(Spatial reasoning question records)
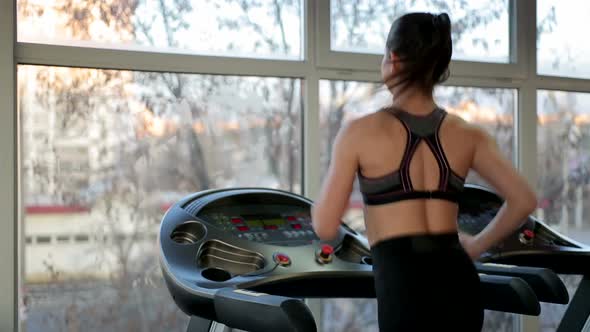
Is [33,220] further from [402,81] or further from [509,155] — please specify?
[509,155]

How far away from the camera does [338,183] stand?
1729mm

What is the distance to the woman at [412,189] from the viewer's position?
1695 mm

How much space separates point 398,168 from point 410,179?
0.04 metres

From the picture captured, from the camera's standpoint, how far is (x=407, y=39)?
5.59ft

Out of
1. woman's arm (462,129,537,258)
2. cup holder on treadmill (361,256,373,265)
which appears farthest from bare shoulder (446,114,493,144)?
cup holder on treadmill (361,256,373,265)

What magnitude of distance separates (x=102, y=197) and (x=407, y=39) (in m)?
1.58

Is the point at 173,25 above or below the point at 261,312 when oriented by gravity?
above

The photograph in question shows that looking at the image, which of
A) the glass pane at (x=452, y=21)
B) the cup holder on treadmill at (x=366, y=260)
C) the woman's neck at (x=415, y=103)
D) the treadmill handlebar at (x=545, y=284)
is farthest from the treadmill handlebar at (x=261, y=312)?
the glass pane at (x=452, y=21)

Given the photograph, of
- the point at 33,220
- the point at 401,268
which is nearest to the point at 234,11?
the point at 33,220

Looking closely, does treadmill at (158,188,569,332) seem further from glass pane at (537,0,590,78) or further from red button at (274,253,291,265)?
glass pane at (537,0,590,78)

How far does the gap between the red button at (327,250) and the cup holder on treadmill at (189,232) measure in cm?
38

**GOAL OF THE EXERCISE**
Convert the records into a numbered list, beginning at the start of the records and ending after the line that has "0.04 metres". Drop blank lines and leave the pictures out.

**FINAL RESULT**
1. Is [33,220] further from [402,81] or further from [509,155] — please specify?
2. [509,155]
3. How far away from the camera does [338,183] stand?
4. 1729mm
5. What is the distance to the woman at [412,189] from the viewer's position?
6. 1695 mm
7. How much space separates point 398,168 from point 410,179?
8. 0.04 metres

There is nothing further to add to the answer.